Show Me Your Struggle

It's 8:15. The show starts at 8:30 but doors were at 8:00. Besides us three performers, there are seven people in the room. Three of them work here. Two more are related to me. The soundman asks when we want to start. "8:30", I tell him. His eyes shift around the empty room (the big empty room), then back to me. "So, 15 minutes?" he asks with a tone that states the obvious. "Yeah" I answer, my confidence rapidly leaking out onto the just-swept floor.


This story is hard for me to tell. It gets at the sick heart of my weakness. I am telling you how I feel failure.

My greatest struggle as an artist is in having an audience.
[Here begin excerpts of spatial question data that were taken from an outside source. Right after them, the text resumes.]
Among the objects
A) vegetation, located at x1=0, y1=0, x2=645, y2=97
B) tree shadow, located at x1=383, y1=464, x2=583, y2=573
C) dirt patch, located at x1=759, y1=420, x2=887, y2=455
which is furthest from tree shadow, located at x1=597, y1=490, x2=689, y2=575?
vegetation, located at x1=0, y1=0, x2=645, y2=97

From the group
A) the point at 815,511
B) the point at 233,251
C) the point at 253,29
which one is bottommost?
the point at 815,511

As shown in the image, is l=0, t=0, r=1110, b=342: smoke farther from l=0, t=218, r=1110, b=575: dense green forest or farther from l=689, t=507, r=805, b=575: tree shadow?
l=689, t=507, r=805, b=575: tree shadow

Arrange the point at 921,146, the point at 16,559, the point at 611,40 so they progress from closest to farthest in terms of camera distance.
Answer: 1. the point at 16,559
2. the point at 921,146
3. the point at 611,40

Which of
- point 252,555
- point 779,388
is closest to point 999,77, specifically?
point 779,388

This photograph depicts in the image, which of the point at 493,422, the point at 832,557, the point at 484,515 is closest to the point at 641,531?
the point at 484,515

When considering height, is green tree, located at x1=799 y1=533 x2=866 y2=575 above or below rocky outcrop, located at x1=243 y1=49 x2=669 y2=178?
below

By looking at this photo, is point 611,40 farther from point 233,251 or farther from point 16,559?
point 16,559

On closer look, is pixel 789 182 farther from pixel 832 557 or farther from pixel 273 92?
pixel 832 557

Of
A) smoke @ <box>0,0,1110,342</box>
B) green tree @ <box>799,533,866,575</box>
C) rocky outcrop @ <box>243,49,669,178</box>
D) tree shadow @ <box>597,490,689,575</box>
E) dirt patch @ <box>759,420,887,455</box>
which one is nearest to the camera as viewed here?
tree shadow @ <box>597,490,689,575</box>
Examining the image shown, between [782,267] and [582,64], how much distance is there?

This is what I fear. This is why I send out just enough social media updates before an event to not be creepy and annoying. I hope.

These twenty minutes kill me. The ten minutes before showtime and the ten minutes after, when I delay the start to allow the crowd to build by two or three more friends who told me they were coming. I feel all twenty of those minutes grinding slow, directly in my gut. Every time.

When I was in high school, I was in a band called Audience of One. I know. Not great. The idea was we were playing for God–a gift back to the giver of our creativity. Aside from being a cheesy name (and a name used by other bands), the idea didn't work. "One" has never been enough for me.

An audience is the part of the artistic process I have the least control over. I can invite, but that's about it. Even free tickets handed out with the sincerity of a puppy cannot guarantee attendance.

It's not just a musician problem. Any performer has faced those twenty minutes, but it carries over to visual art as well. Will people show up for my opening? Will anyone buy a piece? In writing, I'm left wondering if anyone will read this post or if a publisher will ever get back to me–did anyone even see that pitch I laboured over for two weeks?

Why is this my struggle? Why does this bother me so much?

Why do I need the affirmation of others so badly? Why do I want to be sure that you like me? I feel these questions tugging me towards growth this morning. There is value in acknowledging my struggle.

So, what is your struggle? In what dark corner of your artistic life does fear like to lurk?

Today, I'm asking you to show me your struggle. I just showed you mine.

Tell me, in the comments below, what you struggle with in your creative life? Maybe it's the time to create. Perhaps distractions or organisation? Maybe identity, or money, or ...

Be brave today and show us your struggle. You'll find you are not alone.